→ **Instruction**
Copy out each of the lines below word for word, leaving nothing out.

>> Start Given entries

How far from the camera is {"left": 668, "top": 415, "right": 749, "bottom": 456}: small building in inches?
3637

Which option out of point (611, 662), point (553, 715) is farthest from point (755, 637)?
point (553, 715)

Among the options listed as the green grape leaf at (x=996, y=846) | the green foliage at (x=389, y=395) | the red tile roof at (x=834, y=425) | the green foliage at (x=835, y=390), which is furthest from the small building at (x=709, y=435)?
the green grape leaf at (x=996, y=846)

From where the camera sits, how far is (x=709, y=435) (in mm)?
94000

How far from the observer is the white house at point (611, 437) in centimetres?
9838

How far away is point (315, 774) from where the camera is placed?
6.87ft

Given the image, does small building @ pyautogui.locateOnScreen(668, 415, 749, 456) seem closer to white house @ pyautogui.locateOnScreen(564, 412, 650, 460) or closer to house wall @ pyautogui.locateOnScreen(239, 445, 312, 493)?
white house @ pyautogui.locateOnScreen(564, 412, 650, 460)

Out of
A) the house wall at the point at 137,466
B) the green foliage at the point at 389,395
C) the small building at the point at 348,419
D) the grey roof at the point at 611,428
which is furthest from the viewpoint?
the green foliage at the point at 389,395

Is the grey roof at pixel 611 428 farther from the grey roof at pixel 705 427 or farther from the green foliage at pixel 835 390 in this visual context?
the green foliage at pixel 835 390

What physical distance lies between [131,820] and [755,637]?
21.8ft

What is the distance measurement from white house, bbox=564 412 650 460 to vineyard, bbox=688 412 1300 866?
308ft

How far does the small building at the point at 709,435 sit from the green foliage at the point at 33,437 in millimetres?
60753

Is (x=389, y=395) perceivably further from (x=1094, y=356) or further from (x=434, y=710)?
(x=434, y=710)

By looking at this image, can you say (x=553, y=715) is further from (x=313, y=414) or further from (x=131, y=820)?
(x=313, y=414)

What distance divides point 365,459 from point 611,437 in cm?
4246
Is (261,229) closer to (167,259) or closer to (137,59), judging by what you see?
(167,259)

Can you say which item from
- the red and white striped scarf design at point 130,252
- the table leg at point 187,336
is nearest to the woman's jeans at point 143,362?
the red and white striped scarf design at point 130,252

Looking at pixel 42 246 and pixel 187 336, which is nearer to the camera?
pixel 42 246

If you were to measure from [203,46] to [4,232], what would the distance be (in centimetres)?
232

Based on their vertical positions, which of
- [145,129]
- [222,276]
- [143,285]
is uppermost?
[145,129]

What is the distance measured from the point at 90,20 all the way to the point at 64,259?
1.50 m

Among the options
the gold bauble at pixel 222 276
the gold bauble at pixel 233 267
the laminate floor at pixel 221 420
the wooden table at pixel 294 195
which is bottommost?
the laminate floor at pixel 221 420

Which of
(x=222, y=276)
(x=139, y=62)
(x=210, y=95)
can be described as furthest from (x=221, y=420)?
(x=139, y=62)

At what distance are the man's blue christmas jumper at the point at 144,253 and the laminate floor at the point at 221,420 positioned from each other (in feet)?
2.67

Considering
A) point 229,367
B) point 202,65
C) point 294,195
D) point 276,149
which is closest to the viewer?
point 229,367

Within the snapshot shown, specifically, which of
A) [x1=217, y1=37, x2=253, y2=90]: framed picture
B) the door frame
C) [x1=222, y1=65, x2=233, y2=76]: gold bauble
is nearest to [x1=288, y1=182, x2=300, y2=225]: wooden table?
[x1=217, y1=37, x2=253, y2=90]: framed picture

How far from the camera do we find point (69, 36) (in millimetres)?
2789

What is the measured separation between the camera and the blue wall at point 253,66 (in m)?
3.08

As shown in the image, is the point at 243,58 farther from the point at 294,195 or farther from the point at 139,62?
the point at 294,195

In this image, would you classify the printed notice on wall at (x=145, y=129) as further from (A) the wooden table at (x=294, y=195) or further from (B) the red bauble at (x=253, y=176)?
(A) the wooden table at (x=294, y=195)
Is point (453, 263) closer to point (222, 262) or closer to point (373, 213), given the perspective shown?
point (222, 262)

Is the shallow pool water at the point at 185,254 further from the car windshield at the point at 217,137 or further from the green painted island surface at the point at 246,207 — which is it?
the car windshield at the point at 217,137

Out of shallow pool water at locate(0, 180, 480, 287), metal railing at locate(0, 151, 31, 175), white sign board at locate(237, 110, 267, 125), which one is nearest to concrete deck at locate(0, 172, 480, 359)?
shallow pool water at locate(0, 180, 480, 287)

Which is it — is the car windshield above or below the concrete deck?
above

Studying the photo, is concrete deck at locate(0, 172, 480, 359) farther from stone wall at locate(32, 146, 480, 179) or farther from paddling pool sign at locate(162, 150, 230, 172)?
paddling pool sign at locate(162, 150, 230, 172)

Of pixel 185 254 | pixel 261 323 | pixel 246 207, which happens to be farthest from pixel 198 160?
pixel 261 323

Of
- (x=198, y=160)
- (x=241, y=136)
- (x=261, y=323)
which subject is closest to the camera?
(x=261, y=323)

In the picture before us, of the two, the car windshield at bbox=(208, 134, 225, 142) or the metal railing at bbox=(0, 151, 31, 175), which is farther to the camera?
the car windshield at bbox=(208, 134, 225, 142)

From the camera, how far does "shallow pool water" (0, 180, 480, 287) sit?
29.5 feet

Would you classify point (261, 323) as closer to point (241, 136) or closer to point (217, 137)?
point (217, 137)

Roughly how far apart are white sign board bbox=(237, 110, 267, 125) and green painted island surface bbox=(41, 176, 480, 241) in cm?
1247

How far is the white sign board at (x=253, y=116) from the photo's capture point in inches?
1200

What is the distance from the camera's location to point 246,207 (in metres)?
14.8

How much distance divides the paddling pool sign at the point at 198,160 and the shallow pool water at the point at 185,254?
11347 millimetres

>> End Given entries

→ **Solution to this exercise**
How far from the camera is {"left": 668, "top": 415, "right": 749, "bottom": 456}: small building in inches?
3637

Which option out of point (611, 662), point (553, 715) is farthest from point (755, 637)?
point (553, 715)

Among the options listed as the green grape leaf at (x=996, y=846) | the green foliage at (x=389, y=395) | the red tile roof at (x=834, y=425) | the green foliage at (x=835, y=390), which is furthest from the small building at (x=709, y=435)?
the green grape leaf at (x=996, y=846)

From where the camera sits, how far is (x=709, y=435) (in mm)?
94000

How far from the observer is the white house at point (611, 437) in centimetres?
9838

How far away is point (315, 774) from where the camera is placed?
6.87ft

Given the image, does small building @ pyautogui.locateOnScreen(668, 415, 749, 456) seem closer to white house @ pyautogui.locateOnScreen(564, 412, 650, 460) or closer to house wall @ pyautogui.locateOnScreen(239, 445, 312, 493)?
white house @ pyautogui.locateOnScreen(564, 412, 650, 460)

Out of
A) the house wall at the point at 137,466
B) the green foliage at the point at 389,395
C) the small building at the point at 348,419
D) the grey roof at the point at 611,428
which is furthest from the viewpoint?
the green foliage at the point at 389,395

Is the grey roof at pixel 611 428 farther from the grey roof at pixel 705 427 or farther from the green foliage at pixel 835 390 in this visual context?
the green foliage at pixel 835 390

What physical distance lies between [131,820] and [755,637]?
21.8ft

What is the distance measurement from white house, bbox=564 412 650 460 to vineyard, bbox=688 412 1300 866?
308ft

How far does the small building at the point at 709,435 sit from the green foliage at the point at 33,437 in millimetres?
60753

Is (x=389, y=395) perceivably further from (x=1094, y=356) or further from (x=434, y=710)?
(x=434, y=710)

By looking at this image, can you say (x=553, y=715) is further from (x=313, y=414) or further from (x=131, y=820)?
(x=313, y=414)

What distance divides point 365,459 from point 611,437 in cm?
4246
Is (261,229) closer to (167,259) or closer to (137,59), judging by what you see?
(167,259)

Can you say which item from
- the red and white striped scarf design at point 130,252
- the table leg at point 187,336
is nearest to the woman's jeans at point 143,362?
the red and white striped scarf design at point 130,252

Looking at pixel 42 246 and pixel 187 336, which is nearer to the camera?
pixel 42 246

If you were to measure from [203,46] to [4,232], what would the distance be (in centimetres)?
232

Based on their vertical positions, which of
- [145,129]
- [222,276]
- [143,285]
is uppermost?
[145,129]

What is the distance measured from the point at 90,20 all the way to the point at 64,259?
1.50 m

Among the options
the gold bauble at pixel 222 276
the gold bauble at pixel 233 267
the laminate floor at pixel 221 420
the wooden table at pixel 294 195
which is bottommost?
the laminate floor at pixel 221 420

Which of
(x=222, y=276)
(x=139, y=62)
(x=210, y=95)
can be described as furthest from (x=221, y=420)?
(x=139, y=62)

At what distance are the man's blue christmas jumper at the point at 144,253 and the laminate floor at the point at 221,420 positioned from each other (in feet)?
2.67

Considering
A) point 229,367
B) point 202,65
C) point 294,195
D) point 276,149
which is closest to the viewer?
point 229,367

Within the snapshot shown, specifically, which of
A) [x1=217, y1=37, x2=253, y2=90]: framed picture
B) the door frame
C) [x1=222, y1=65, x2=233, y2=76]: gold bauble
is nearest to [x1=288, y1=182, x2=300, y2=225]: wooden table?
[x1=217, y1=37, x2=253, y2=90]: framed picture

How far from the camera do we find point (69, 36) (in millimetres)?
2789

What is the measured separation between the camera and the blue wall at point 253,66 (in m)?
3.08

As shown in the image, is the point at 243,58 farther from the point at 294,195 or farther from the point at 139,62?
the point at 294,195

In this image, would you classify the printed notice on wall at (x=145, y=129) as further from (A) the wooden table at (x=294, y=195) or further from (B) the red bauble at (x=253, y=176)?
(A) the wooden table at (x=294, y=195)
Is point (453, 263) closer to point (222, 262) or closer to point (373, 213), given the perspective shown?
point (222, 262)

Is the shallow pool water at the point at 185,254 further from the car windshield at the point at 217,137 or further from the green painted island surface at the point at 246,207 — which is it?
the car windshield at the point at 217,137

Out of shallow pool water at locate(0, 180, 480, 287), metal railing at locate(0, 151, 31, 175), white sign board at locate(237, 110, 267, 125), which one is nearest to concrete deck at locate(0, 172, 480, 359)?
shallow pool water at locate(0, 180, 480, 287)

Which is it — is the car windshield above or below the concrete deck?
above

Studying the photo, is concrete deck at locate(0, 172, 480, 359) farther from stone wall at locate(32, 146, 480, 179) or farther from paddling pool sign at locate(162, 150, 230, 172)?
paddling pool sign at locate(162, 150, 230, 172)

Of pixel 185 254 | pixel 261 323 | pixel 246 207, which happens to be farthest from pixel 198 160?
pixel 261 323

Of
- (x=198, y=160)
- (x=241, y=136)
- (x=261, y=323)
which subject is closest to the camera?
(x=261, y=323)

In the picture before us, of the two, the car windshield at bbox=(208, 134, 225, 142) or the metal railing at bbox=(0, 151, 31, 175), which is farther to the camera?
the car windshield at bbox=(208, 134, 225, 142)

From the camera, how far does "shallow pool water" (0, 180, 480, 287) sit?
29.5 feet

Would you classify point (261, 323) as closer to point (241, 136) or closer to point (217, 137)?
point (217, 137)

Roughly how far apart are white sign board bbox=(237, 110, 267, 125) and green painted island surface bbox=(41, 176, 480, 241) in cm?
1247

How far is the white sign board at (x=253, y=116) from the photo's capture point in inches?
1200

What is the distance from the camera's location to point 246,207 (in metres)?
14.8

How much distance divides the paddling pool sign at the point at 198,160 and the shallow pool water at the point at 185,254?
11347 millimetres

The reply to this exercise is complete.